Anna. Don’t be angry.’

‘I’m not.’

‘Can I have another drink?’

He poured her one, as distant thunder sounded.

‘Shall we go to bed?’ she said.

‘You’re very beautiful, but—’ he said, too quickly.

‘Yes,’ she said. She smiled and stood up, putting her cigarette out in the vodka glass. ‘Don’t worry, I’m sure you have lots of lovers. Models, other artists, that sort of thing. Don’t you all live hedonistic lives, like Parisians?’ She laughed.

He blushed. ‘Yes,’ she answered herself. He felt she was laughing at him, and his little life in his little room. He crossed to the door, opened it just as more thunder rang out, sounding closer. He lost his nerve at this. ‘Perhaps you should stay until the storm—’

‘I have my reputation to think of,’ she whispered in mock-scandalised tones. ‘Perhaps I could borrow an umbrella?’

‘I don’t have one,’ he admitted. ‘Well, I did, but it’s broken,’ he added lamely.

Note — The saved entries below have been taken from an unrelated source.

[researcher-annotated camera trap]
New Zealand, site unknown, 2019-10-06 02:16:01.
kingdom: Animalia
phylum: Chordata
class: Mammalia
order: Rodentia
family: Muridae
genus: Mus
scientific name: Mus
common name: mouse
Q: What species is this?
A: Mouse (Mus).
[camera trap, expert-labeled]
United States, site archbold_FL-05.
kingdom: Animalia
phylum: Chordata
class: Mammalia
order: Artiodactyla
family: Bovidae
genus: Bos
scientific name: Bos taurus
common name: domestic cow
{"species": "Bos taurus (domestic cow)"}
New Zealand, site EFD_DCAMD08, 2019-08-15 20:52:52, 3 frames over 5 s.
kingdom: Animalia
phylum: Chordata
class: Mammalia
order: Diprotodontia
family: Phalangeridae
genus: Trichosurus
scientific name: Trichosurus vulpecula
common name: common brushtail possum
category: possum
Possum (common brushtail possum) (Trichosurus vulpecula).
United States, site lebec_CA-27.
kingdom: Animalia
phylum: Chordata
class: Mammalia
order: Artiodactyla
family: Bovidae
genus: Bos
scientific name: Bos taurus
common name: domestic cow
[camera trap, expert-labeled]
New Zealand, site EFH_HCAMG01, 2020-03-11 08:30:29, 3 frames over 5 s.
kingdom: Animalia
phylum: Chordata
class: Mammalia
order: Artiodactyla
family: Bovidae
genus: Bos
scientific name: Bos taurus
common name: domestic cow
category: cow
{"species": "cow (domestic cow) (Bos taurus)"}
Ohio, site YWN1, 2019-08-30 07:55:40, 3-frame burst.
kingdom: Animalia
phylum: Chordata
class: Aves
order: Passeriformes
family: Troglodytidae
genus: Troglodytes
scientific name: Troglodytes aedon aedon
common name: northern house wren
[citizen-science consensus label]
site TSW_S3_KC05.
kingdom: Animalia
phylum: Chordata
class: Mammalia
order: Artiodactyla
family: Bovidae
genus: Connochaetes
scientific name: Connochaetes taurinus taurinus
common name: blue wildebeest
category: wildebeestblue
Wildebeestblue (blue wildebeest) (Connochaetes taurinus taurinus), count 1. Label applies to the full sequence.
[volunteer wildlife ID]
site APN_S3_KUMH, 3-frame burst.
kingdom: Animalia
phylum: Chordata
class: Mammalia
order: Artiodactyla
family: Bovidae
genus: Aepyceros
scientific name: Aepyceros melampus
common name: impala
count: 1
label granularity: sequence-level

‘What a pity. My mink will get ruined. Goodnight!’ she trilled, and walked out into the night. In a shop window in the fading light, the electricity of the gathering storm pressing on her, Anna touched her face, straining in the dark to see her features more clearly. She knew there were small lines around her eyes and mouth. She looked at her hands, still young-looking enough, and small. Adam loved her small hands, liked to lace her delicate fingers through his own, elegant long ones. She looked into the window again, but the night was too dark to see, and anyway her tears would be swelling and reddening her pale skin. She glanced up at the sky where thick drops had begun to fall. She wanted to be curled up in a clean bed, chaste in silk nightclothes, listening to the storm. She sent a tendril of thought to Adam in his other life, then withdrew it as she set off across the cobbles, slippery in the rain.